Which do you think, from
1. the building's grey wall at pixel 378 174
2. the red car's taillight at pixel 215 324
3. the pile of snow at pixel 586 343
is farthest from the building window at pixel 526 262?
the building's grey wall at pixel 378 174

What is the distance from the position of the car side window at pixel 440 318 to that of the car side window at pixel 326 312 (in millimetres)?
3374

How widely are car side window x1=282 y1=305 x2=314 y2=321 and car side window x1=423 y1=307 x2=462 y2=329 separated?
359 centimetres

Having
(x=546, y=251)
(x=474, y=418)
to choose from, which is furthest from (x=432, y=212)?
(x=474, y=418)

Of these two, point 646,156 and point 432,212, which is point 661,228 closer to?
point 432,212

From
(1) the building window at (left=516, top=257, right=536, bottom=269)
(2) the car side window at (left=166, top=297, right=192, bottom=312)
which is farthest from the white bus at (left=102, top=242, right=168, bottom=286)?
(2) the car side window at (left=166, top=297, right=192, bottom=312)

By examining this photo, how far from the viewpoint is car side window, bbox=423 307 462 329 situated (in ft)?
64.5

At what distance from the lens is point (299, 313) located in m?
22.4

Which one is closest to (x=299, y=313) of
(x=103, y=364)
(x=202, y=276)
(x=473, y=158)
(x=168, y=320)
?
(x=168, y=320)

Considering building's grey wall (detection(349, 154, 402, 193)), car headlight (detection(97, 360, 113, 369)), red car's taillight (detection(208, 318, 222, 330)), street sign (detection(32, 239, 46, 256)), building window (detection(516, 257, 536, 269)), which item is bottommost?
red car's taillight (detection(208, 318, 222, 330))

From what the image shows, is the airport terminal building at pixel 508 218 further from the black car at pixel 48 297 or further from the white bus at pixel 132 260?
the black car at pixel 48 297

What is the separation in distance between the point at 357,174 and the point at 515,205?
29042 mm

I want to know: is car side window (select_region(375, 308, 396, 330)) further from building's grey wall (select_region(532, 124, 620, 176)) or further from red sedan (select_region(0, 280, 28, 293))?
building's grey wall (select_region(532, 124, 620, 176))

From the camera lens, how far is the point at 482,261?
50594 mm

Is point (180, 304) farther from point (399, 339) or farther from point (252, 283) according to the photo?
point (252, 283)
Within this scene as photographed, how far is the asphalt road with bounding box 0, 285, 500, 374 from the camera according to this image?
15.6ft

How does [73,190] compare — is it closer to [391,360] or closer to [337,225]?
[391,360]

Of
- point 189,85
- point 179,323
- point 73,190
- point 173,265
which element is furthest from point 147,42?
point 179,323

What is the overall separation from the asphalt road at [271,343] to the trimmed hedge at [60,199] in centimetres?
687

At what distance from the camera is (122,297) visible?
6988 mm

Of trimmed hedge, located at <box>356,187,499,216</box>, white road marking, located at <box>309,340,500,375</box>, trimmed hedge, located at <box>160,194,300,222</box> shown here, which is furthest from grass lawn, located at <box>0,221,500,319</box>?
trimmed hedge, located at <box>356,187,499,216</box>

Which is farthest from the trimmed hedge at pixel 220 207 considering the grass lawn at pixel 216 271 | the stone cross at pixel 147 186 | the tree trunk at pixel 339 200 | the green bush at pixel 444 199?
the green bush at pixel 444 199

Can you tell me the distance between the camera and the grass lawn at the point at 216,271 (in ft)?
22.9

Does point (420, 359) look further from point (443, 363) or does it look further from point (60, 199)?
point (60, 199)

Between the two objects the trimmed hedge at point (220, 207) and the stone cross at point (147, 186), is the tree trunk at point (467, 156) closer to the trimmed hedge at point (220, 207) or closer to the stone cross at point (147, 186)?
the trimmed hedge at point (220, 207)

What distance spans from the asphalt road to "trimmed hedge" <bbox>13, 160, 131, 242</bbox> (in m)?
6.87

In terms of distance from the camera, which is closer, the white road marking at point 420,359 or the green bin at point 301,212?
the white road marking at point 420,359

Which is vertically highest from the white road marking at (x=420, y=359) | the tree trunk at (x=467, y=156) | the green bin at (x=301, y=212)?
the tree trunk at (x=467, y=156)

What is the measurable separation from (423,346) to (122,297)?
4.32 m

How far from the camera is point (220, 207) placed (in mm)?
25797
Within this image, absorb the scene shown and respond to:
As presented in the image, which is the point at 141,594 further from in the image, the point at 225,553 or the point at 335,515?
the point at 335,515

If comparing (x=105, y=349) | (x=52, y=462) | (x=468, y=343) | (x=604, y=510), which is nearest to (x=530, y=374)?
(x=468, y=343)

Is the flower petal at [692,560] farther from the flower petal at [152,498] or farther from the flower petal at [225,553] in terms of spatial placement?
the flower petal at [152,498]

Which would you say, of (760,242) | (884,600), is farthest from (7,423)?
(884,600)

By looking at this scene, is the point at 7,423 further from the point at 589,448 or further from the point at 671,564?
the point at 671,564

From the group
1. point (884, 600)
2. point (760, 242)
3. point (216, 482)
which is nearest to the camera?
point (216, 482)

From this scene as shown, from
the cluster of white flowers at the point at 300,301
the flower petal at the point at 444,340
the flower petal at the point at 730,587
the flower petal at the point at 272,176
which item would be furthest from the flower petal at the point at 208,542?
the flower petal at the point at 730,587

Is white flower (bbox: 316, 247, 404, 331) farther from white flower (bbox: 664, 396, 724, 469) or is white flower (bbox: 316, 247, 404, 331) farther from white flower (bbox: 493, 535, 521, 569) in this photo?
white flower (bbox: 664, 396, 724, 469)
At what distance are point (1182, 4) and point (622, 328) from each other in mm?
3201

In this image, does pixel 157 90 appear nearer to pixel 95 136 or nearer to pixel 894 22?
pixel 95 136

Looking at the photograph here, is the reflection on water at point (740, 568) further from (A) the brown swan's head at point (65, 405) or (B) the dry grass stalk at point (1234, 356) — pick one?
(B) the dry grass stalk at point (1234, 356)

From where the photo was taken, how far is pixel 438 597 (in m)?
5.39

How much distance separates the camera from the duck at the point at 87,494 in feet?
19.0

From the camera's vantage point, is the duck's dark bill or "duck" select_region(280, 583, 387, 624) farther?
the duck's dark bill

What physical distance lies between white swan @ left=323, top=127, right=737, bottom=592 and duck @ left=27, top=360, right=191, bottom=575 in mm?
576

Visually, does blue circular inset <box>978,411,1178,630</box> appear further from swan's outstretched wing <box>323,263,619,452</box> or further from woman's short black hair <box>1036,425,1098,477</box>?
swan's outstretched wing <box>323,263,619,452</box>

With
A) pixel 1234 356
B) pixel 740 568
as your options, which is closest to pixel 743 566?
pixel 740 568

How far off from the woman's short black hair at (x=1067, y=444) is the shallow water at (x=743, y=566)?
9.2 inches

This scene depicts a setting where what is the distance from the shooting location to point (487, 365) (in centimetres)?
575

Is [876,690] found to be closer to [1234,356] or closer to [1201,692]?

What to produce ▸
Reproduce all of the rows above, replacing "street sign" with "road sign" and leaving everything else unchanged.

Completed task ▸
Which do you think, from
1. the building's grey wall at pixel 378 174
2. the red car's taillight at pixel 215 324
3. the pile of snow at pixel 586 343
is farthest from the building window at pixel 526 262?
the building's grey wall at pixel 378 174

What is the distance from the position of the car side window at pixel 440 318 to that of the car side window at pixel 326 312 (in millimetres)?
3374

How widely are car side window x1=282 y1=305 x2=314 y2=321 and car side window x1=423 y1=307 x2=462 y2=329 separated?
359 centimetres

Having
(x=546, y=251)
(x=474, y=418)
to choose from, which is furthest from (x=432, y=212)?
(x=474, y=418)

Of these two, point 646,156 and point 432,212, which is point 661,228 closer to?
point 432,212

From
(1) the building window at (left=516, top=257, right=536, bottom=269)
(2) the car side window at (left=166, top=297, right=192, bottom=312)
which is farthest from the white bus at (left=102, top=242, right=168, bottom=286)?
(2) the car side window at (left=166, top=297, right=192, bottom=312)

By examining this photo, how far from the viewpoint is car side window, bbox=423 307 462 329 situated (in ft)?
64.5

At what distance from the lens is point (299, 313) located in m?
22.4

Which one is closest to (x=299, y=313) of
(x=103, y=364)
(x=202, y=276)
(x=473, y=158)
(x=168, y=320)
?
(x=168, y=320)

Considering building's grey wall (detection(349, 154, 402, 193)), car headlight (detection(97, 360, 113, 369)), red car's taillight (detection(208, 318, 222, 330)), road sign (detection(32, 239, 46, 256)), building window (detection(516, 257, 536, 269)), which item is bottommost?
red car's taillight (detection(208, 318, 222, 330))

From what the image shows, is the airport terminal building at pixel 508 218 further from the black car at pixel 48 297 or further from the white bus at pixel 132 260?
the black car at pixel 48 297

What is the separation in distance between the point at 357,174 and the point at 515,205?
29042 mm

I want to know: is car side window (select_region(375, 308, 396, 330)) further from building's grey wall (select_region(532, 124, 620, 176)) or further from red sedan (select_region(0, 280, 28, 293))?
building's grey wall (select_region(532, 124, 620, 176))

From the camera lens, how far is the point at 482,261?
50594 mm

Is point (180, 304) farther from point (399, 339) or farther from point (252, 283) according to the photo?
point (252, 283)
Within this scene as photographed, how far is the asphalt road with bounding box 0, 285, 500, 374 from the camera according to this image?
15.6ft

How does [73,190] compare — is it closer to [391,360] or closer to [337,225]?
[391,360]

Of
- point 189,85
- point 179,323
- point 73,190
- point 173,265
which element is furthest from point 147,42?
point 179,323

What is the overall separation from the asphalt road at [271,343] to the trimmed hedge at [60,199] in centimetres?
687

At what distance from the camera is (122,297) visible?
6988 mm

Of trimmed hedge, located at <box>356,187,499,216</box>, white road marking, located at <box>309,340,500,375</box>, trimmed hedge, located at <box>160,194,300,222</box> shown here, which is furthest from grass lawn, located at <box>0,221,500,319</box>?
trimmed hedge, located at <box>356,187,499,216</box>

Which is farthest from the trimmed hedge at pixel 220 207 considering the grass lawn at pixel 216 271 | the stone cross at pixel 147 186 | the tree trunk at pixel 339 200 | the green bush at pixel 444 199?
the green bush at pixel 444 199

Can you tell me the distance between the camera and the grass lawn at the point at 216,271 (in ft)?
22.9

Does point (420, 359) look further from point (443, 363) or does it look further from point (60, 199)?
point (60, 199)

Between the two objects the trimmed hedge at point (220, 207) and the stone cross at point (147, 186), is the tree trunk at point (467, 156) closer to the trimmed hedge at point (220, 207) or closer to the stone cross at point (147, 186)?
the trimmed hedge at point (220, 207)

What distance spans from the asphalt road to "trimmed hedge" <bbox>13, 160, 131, 242</bbox> (in m)?
6.87

In terms of distance from the camera, which is closer, the white road marking at point 420,359 or the green bin at point 301,212?
the white road marking at point 420,359

Which is vertically highest from the white road marking at (x=420, y=359) | the tree trunk at (x=467, y=156) | the green bin at (x=301, y=212)?
the tree trunk at (x=467, y=156)

What is the measurable separation from (423,346) to (122,297)?
4.32 m

How far from the camera is point (220, 207) placed (in mm)?
25797
Within this image, absorb the scene shown and respond to:
As presented in the image, which is the point at 141,594 further from in the image, the point at 225,553 or the point at 335,515?
the point at 335,515

If comparing (x=105, y=349) | (x=52, y=462) | (x=468, y=343) | (x=604, y=510), which is nearest to (x=530, y=374)?
(x=468, y=343)

Is the flower petal at [692,560] farther from the flower petal at [152,498] or farther from the flower petal at [225,553] in terms of spatial placement?
the flower petal at [152,498]

Which would you say, of (760,242) | (884,600), is farthest from (7,423)?
(884,600)

By looking at this scene, is the point at 7,423 further from the point at 589,448 or further from the point at 671,564?
the point at 671,564

From the group
1. point (884, 600)
2. point (760, 242)
3. point (216, 482)
which is nearest to the camera?
point (216, 482)

From this scene as shown, from
the cluster of white flowers at the point at 300,301
the flower petal at the point at 444,340
the flower petal at the point at 730,587
the flower petal at the point at 272,176
which item would be furthest from the flower petal at the point at 208,542?
the flower petal at the point at 730,587

Is white flower (bbox: 316, 247, 404, 331) farther from white flower (bbox: 664, 396, 724, 469) or is white flower (bbox: 316, 247, 404, 331) farther from white flower (bbox: 493, 535, 521, 569) in this photo?
white flower (bbox: 664, 396, 724, 469)
At what distance are point (1182, 4) and point (622, 328) from each other in mm?
3201

In this image, does pixel 157 90 appear nearer to pixel 95 136 or nearer to pixel 894 22?
pixel 95 136

Looking at the photograph here, is the reflection on water at point (740, 568) further from (A) the brown swan's head at point (65, 405) or (B) the dry grass stalk at point (1234, 356) — pick one?
(B) the dry grass stalk at point (1234, 356)

From where the photo was taken, how far is pixel 438 597 (in m)?
5.39

How much distance separates the camera from the duck at the point at 87,494 in feet?
19.0

From the camera's vantage point, is the duck's dark bill or "duck" select_region(280, 583, 387, 624) farther?
the duck's dark bill

What physical distance lies between white swan @ left=323, top=127, right=737, bottom=592 and duck @ left=27, top=360, right=191, bottom=575 in mm?
576

Visually, does blue circular inset <box>978,411,1178,630</box> appear further from swan's outstretched wing <box>323,263,619,452</box> or further from woman's short black hair <box>1036,425,1098,477</box>?
swan's outstretched wing <box>323,263,619,452</box>

With
A) pixel 1234 356
B) pixel 740 568
as your options, which is closest to pixel 743 566?
pixel 740 568

How far off from the woman's short black hair at (x=1067, y=444) is the shallow water at (x=743, y=566)?
9.2 inches

This scene depicts a setting where what is the distance from the shooting location to point (487, 365) (in centimetres)?
575

Is [876,690] found to be closer to [1234,356] or closer to [1201,692]?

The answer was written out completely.